We are happy to announce a talk by Cornelia Ebert (Frankfurt) and Markus Steinbach (Göttingen) in the Semantics Colloquium.

The talk will take place on campus in IG 4.301.
If you wish to participate virtually via Zoom, please contact Lennart Fritzsche for the link.
 

Date: November 7, 2024

Time: 4 pm – 6 pm c.t.

Title: The semantics of semi-conventionalized lexical depictions in spoken and sign languages

Abstract:
Typological research has shown that many unrelated spoken languages have ideophones such as English helter-skelter or German plitsch-platsch. Ideophones form a special class of words which are used in specific registers (often vivid narrative contexts) and can be defined as “an open lexical class of marked words that depict sensory imagery” (Dingemanse 2019). They have been argued to be depictive items which establish an iconic relationship of the form of an ideophone (including the utterance of it) and its meaning, which lies in the domain of sensory imagery encoding information about movement, sound, sentiment or mental state. In addition, ideophones typically contribute non-at-issue information (similar to co-speech gestures).
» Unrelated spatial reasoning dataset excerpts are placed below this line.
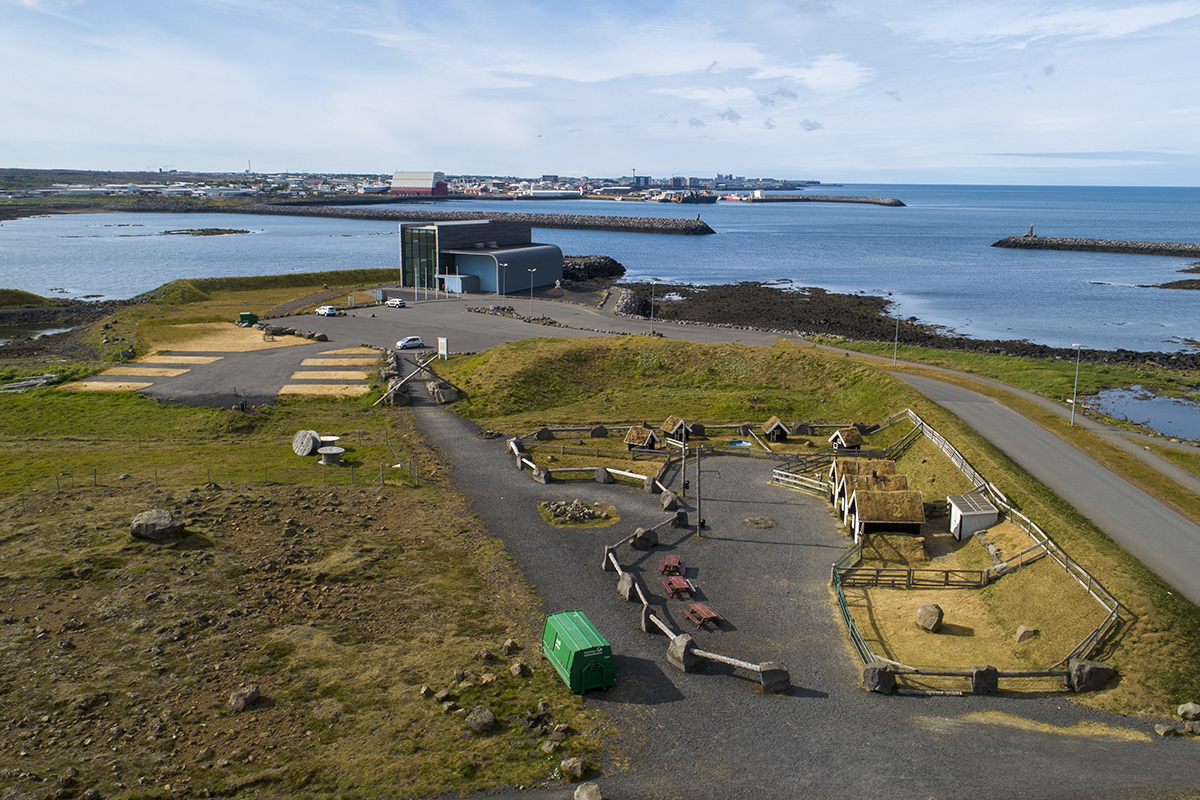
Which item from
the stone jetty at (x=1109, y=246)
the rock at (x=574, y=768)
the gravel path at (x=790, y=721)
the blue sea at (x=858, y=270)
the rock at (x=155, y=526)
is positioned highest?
the stone jetty at (x=1109, y=246)

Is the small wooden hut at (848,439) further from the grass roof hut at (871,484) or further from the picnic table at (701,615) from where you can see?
the picnic table at (701,615)

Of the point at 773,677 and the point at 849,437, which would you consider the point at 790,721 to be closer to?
the point at 773,677

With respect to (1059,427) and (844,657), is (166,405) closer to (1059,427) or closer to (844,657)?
(844,657)

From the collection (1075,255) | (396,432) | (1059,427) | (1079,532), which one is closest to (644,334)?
(396,432)

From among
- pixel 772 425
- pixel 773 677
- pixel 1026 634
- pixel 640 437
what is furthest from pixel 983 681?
pixel 772 425

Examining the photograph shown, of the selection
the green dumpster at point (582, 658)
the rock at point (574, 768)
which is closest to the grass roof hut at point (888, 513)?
the green dumpster at point (582, 658)

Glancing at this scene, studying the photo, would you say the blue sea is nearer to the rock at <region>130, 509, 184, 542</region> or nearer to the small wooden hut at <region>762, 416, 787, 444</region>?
the small wooden hut at <region>762, 416, 787, 444</region>
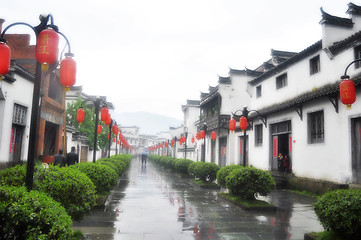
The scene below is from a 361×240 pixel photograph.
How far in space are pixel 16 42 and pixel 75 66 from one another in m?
15.6

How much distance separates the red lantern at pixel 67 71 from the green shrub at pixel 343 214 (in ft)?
17.6

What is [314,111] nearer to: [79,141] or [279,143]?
[279,143]

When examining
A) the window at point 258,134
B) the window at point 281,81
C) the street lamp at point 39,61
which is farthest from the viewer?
the window at point 258,134

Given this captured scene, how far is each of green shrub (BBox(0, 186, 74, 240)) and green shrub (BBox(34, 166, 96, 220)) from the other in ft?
5.25

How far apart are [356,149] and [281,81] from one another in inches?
310

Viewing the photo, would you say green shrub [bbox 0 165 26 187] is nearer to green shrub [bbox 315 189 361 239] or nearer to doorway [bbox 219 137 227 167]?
green shrub [bbox 315 189 361 239]

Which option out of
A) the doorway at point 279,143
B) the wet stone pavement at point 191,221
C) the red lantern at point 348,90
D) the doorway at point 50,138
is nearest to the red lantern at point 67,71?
the wet stone pavement at point 191,221

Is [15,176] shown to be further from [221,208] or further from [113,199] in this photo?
[221,208]

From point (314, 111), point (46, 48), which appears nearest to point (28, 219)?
point (46, 48)

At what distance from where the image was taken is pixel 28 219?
3.27 metres

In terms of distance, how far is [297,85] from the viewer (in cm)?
1614

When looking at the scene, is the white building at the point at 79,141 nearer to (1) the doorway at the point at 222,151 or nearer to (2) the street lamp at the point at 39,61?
(1) the doorway at the point at 222,151

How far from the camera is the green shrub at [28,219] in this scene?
3.23 m

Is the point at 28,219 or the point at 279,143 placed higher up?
the point at 279,143
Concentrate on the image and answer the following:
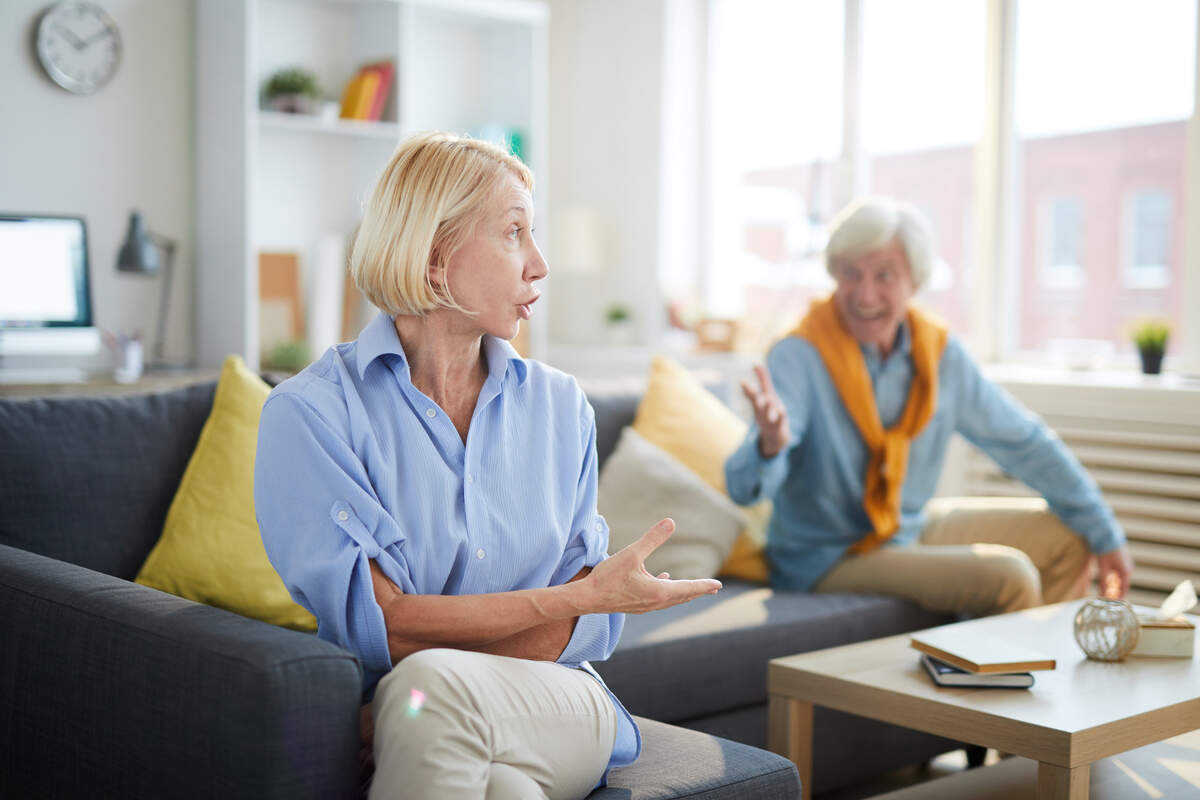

Some ideophones are mixed items that combine at-issue with non-at-issue information (Dingemanse & Akita 2017; Dingemanse 2012, 2019; Ćwiek 2022; Barnes et al. 2022; Barnes & Ebert 2023, Barnes 2024).

In this presentation, we take a cross-linguistic and a cross-modal perspective and compare the semantic properties of ideophones in spoken languages with similar expressions in sign languages, so-called idiomatic signs. We show that ideophones and idiomatic signs semantically consist of a conventionalized at-issue meaning part and a gestural non-at-issue part, whose meaning can vary from utterance situation to utterance situation and is dependent on how the ideophone or idiomatic sign is produced in the given situation. Our semantic analysis builds on the formal gesture semantics account of Ebert et al. (2020) (based on Anderbois et al. 2015 and Davidson 2015) as well as Barnes & Ebert’s (2023) and Barnes (2024) analysis developed for mixed ideophones. We thus provide a modality-independent analysis of the semantics of this special class of lexical expressions.